Chronic pancreatitis is a very different disease. It leads to progressive destruction of the pancreas and may be associated with repeated attacks of pain or almost constant severe abdominal pains. Gradually the pancreas is destroyed and then becomes unable to produce sufficient enzymes to allow proper digestion of food. Enzyme supplements may be necessary. Insulin is produced in the pancreas, and so people with severe chronic pancreatitis may also become diabetic.

What causes chronic pancreatitis?

In Europe and North America almost all cases of chronic pancreatitis are caused by excessive alcohol consumption. Many cases in the United Kingdom are also related to alcohol, but there seems to be a higher proportion of cases in this country which are caused by inherited factors (familial pancreatitis) for which no cause can be found. This is probably because the overall levels of alcohol consumption are low, so the numbers of alcohol related cases is also relatively low.

How can I modify my diet and daily activities to help treat pancreatitis?

The single most important change that any sufferer from chronic pancreatitis can make is to stop drinking alcohol. Even if you pancreatitis is not directly caused by alcohol, it is likely that drinking alcohol will harm the pancreas because it stimulates the production of a thick, sticky pancreatic juice which tends to clog the pancreatic ducts. This adds to the drainage already taking place in the pancreas.

It is probably also helpful to stop smoking, because smoking stresses the body’s natural defence mechanisms against inflammation and may contribute to the damage occurring in the pancreas.
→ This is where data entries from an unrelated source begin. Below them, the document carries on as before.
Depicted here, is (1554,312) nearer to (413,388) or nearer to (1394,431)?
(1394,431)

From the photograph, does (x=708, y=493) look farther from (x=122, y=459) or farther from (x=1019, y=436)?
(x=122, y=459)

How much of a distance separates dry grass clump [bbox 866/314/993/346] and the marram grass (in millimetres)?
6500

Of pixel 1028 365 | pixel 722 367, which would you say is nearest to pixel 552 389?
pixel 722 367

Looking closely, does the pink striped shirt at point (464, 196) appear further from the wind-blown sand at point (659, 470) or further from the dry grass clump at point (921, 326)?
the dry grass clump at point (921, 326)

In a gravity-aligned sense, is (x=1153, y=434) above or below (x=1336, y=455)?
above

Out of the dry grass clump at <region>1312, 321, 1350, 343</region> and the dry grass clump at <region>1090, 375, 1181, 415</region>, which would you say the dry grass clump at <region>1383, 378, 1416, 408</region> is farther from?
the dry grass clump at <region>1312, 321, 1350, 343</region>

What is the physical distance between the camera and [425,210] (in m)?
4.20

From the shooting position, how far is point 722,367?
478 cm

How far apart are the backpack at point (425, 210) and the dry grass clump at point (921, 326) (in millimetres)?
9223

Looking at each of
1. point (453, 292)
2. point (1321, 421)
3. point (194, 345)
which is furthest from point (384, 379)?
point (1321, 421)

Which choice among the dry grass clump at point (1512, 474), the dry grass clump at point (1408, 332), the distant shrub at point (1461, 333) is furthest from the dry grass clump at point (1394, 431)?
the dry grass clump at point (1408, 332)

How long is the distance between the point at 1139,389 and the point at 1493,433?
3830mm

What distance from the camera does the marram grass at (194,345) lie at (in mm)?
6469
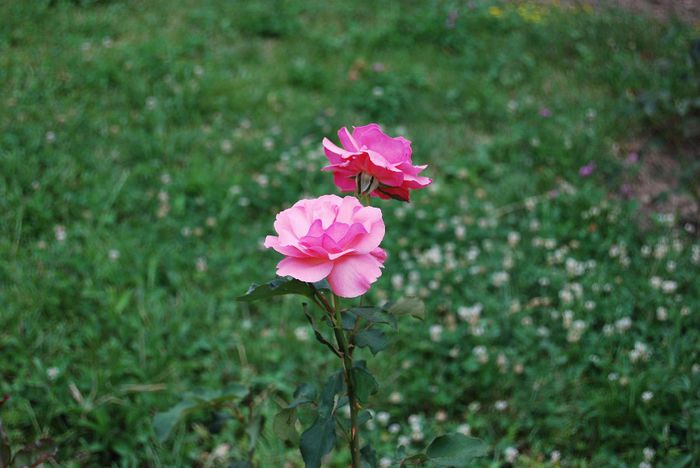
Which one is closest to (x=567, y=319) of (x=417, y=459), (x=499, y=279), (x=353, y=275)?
(x=499, y=279)

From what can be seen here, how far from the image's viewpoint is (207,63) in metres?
4.02

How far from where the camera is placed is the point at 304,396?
1171 millimetres

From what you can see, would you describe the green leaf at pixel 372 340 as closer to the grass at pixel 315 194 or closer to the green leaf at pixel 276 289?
the green leaf at pixel 276 289

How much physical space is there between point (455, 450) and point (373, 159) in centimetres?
51

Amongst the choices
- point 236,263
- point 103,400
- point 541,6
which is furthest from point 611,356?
point 541,6

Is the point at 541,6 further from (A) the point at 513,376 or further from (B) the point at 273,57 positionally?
(A) the point at 513,376

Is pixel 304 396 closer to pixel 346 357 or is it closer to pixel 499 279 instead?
pixel 346 357

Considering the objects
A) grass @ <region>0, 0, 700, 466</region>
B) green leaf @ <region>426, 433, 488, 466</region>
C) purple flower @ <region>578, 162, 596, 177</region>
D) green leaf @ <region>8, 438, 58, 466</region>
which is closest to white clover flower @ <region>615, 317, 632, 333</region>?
grass @ <region>0, 0, 700, 466</region>

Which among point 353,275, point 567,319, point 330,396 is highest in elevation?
point 353,275

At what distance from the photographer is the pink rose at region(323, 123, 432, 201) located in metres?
1.00

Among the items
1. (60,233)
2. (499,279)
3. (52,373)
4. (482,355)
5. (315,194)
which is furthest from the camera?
(315,194)

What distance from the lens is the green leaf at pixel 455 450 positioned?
43.2 inches

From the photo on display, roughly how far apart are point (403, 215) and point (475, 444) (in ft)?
6.20

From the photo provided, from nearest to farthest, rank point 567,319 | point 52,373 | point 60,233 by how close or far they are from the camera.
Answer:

A well balanced diet is probably helpful. You need not restrict fatty food and in fact an adequate intake of fat may help to prevent weight loss. If you have access to a dietician, you should ask for advice on how to maintain an intake of 100 grams of fat and 100 grams of protein each day. If this diet causes symptoms such as diarrhoea or looseness of stools it is better to begin or increase the dose of pancreatic enzyme supplements rather than to cut down the amount you are eating.

Can vitamin supplements help?

There is some evidence that antioxidants help to protect against inflammation in a wide variety of diseases There are many vitamin preparations with added antioxidants available from chemists and Health Food shops. These preparations will certainly do no harm, and some patients find their pain is less severe or less frequent when they are taking them. Look out for formulations which contain vitamin C, vitamin E and Selenium . (You will often see this as Selenium ACE.  There is also evidence that Omega 3 Fish Oils help people with cancer of the pancreas so there is no reason why it should not help all of us – Webmaster Editor).